TASK TO CARRY OUT = Copy each of the records below word for word, keeping every line as it appears.
· · · · ·
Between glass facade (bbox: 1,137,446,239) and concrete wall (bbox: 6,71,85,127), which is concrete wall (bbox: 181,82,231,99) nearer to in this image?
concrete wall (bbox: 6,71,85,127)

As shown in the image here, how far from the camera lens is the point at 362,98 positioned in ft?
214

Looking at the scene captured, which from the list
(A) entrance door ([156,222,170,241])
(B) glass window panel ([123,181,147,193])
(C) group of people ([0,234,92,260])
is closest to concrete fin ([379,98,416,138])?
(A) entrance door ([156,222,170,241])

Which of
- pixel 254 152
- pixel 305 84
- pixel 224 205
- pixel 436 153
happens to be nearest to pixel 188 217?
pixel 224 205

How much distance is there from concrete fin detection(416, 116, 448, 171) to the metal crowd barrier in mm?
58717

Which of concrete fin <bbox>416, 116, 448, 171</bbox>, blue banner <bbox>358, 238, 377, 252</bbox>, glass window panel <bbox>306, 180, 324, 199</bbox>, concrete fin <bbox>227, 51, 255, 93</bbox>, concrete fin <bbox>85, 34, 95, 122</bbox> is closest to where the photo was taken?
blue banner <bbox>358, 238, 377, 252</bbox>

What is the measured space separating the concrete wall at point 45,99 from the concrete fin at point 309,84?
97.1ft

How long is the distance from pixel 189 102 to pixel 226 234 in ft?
· · · · ·
EXPECTED ANSWER =
Between glass facade (bbox: 1,137,446,239) and concrete wall (bbox: 6,71,85,127), which is concrete wall (bbox: 181,82,231,99) nearer to in this image?
concrete wall (bbox: 6,71,85,127)

As shown in the image here, how far from the camera lens is the point at 362,98 positioned in ft?
214

Looking at the scene captured, which from the list
(A) entrance door ([156,222,170,241])
(B) glass window panel ([123,181,147,193])
(C) group of people ([0,234,92,260])
is closest to concrete fin ([379,98,416,138])?
(A) entrance door ([156,222,170,241])

Which of
- pixel 254 152
- pixel 305 84
- pixel 224 205
- pixel 436 153
happens to be nearest to pixel 188 217?
pixel 224 205

How much distance is there from concrete fin detection(416, 116, 448, 171) to the metal crowd barrier in mm?
58717

Which of concrete fin <bbox>416, 116, 448, 171</bbox>, blue banner <bbox>358, 238, 377, 252</bbox>, glass window panel <bbox>306, 180, 324, 199</bbox>, concrete fin <bbox>227, 51, 255, 93</bbox>, concrete fin <bbox>85, 34, 95, 122</bbox> is closest to where the photo was taken?
blue banner <bbox>358, 238, 377, 252</bbox>

What is the measured space separating the concrete wall at point 45,99 from the concrete fin at point 309,84?
97.1ft

How long is the distance from pixel 189 102 to pixel 226 234 in ft?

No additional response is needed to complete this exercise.